Please use http://bugs.mysql.com/bug.php?id=26867 for its further discussion and to track its progress.

we have a confirmation that disabling thread_cache_size makes the testcase no longer reproducible on one server.

A patch for this bug has been committed. After review, it may
be pushed to the relevant source trees for release in the next
version. You can access the patch from:

  http://lists.mysql.com/commits/21850

ChangeSet@1.2479, 2007-03-14 00:35:18+03:00, dlenev@mockturtle.local +3 -0
  Fix for bug #25966 "2MB per second endless memory consumption after LOCK
   TABLE ... WRITE".
  
  When thread which serviced some connection to which KILL command was applied
  (or its internal equivalent) was reused for servicing some other connection
  (via thread cache), this new connection started to hog CPU and memory once
  it had to wait for some table lock. One possible scenario which exposed this
  problem was when thread which provided binlog dump to replication slave was
  implicitly/automatically killed when the same slave reconnected and started
  pulling data through different thread/connection. This problem also occured
  if one simply killed particular query instead of whole connection and when
  connection in which query was killed had to wait for some table lock.
  
  This problem was caused by the fact that THD::mysys_var::abort member, which
  is actually is not member of THD but is a sort of thread-specific variable 
  and which indicates that waiting operations on mysys layer should be aborted
  (this includes waiting for table locks), was set by kill operation but was
  never reset back.
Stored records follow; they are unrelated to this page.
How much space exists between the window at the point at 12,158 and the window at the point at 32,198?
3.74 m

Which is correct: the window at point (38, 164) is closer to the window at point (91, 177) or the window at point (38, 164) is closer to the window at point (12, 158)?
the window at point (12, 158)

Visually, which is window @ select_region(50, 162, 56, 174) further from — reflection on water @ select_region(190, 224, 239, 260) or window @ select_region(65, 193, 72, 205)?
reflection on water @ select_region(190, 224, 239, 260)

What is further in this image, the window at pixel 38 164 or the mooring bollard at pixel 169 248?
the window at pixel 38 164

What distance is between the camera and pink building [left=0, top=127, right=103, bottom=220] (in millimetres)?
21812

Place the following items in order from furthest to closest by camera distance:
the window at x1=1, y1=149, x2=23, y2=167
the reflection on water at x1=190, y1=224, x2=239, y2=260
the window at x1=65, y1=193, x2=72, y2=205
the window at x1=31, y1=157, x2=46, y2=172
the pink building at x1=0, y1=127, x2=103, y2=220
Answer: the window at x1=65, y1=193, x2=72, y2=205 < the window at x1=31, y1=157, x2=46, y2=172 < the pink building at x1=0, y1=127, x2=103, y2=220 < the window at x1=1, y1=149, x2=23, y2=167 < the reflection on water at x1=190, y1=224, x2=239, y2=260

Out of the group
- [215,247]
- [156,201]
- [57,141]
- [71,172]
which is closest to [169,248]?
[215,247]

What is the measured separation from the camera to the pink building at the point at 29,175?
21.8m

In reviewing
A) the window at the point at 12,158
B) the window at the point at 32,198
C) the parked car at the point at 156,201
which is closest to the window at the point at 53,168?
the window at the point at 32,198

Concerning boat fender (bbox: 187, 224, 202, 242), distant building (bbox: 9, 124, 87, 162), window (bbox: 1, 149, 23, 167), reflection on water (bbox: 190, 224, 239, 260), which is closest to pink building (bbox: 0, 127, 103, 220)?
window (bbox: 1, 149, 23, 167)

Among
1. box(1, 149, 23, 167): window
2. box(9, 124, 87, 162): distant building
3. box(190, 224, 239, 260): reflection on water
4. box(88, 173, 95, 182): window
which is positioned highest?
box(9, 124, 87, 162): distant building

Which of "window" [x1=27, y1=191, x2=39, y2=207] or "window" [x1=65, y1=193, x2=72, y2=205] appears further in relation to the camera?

So this value was "inherited" by the following statements
  or even other connections (which reused the same physical thread). Indeed
  having this flag set without actual kill operation (and thus without setting
  THD::killed flag) broke logic on SQL-layer and caused CPU and memory hogging.
  
  This patch tries to fix this problem by properly resetting this member.
  
  There is no test-case associated with this patch since it is hard to test
  for memory/CPU hogging conditions in our test-suite.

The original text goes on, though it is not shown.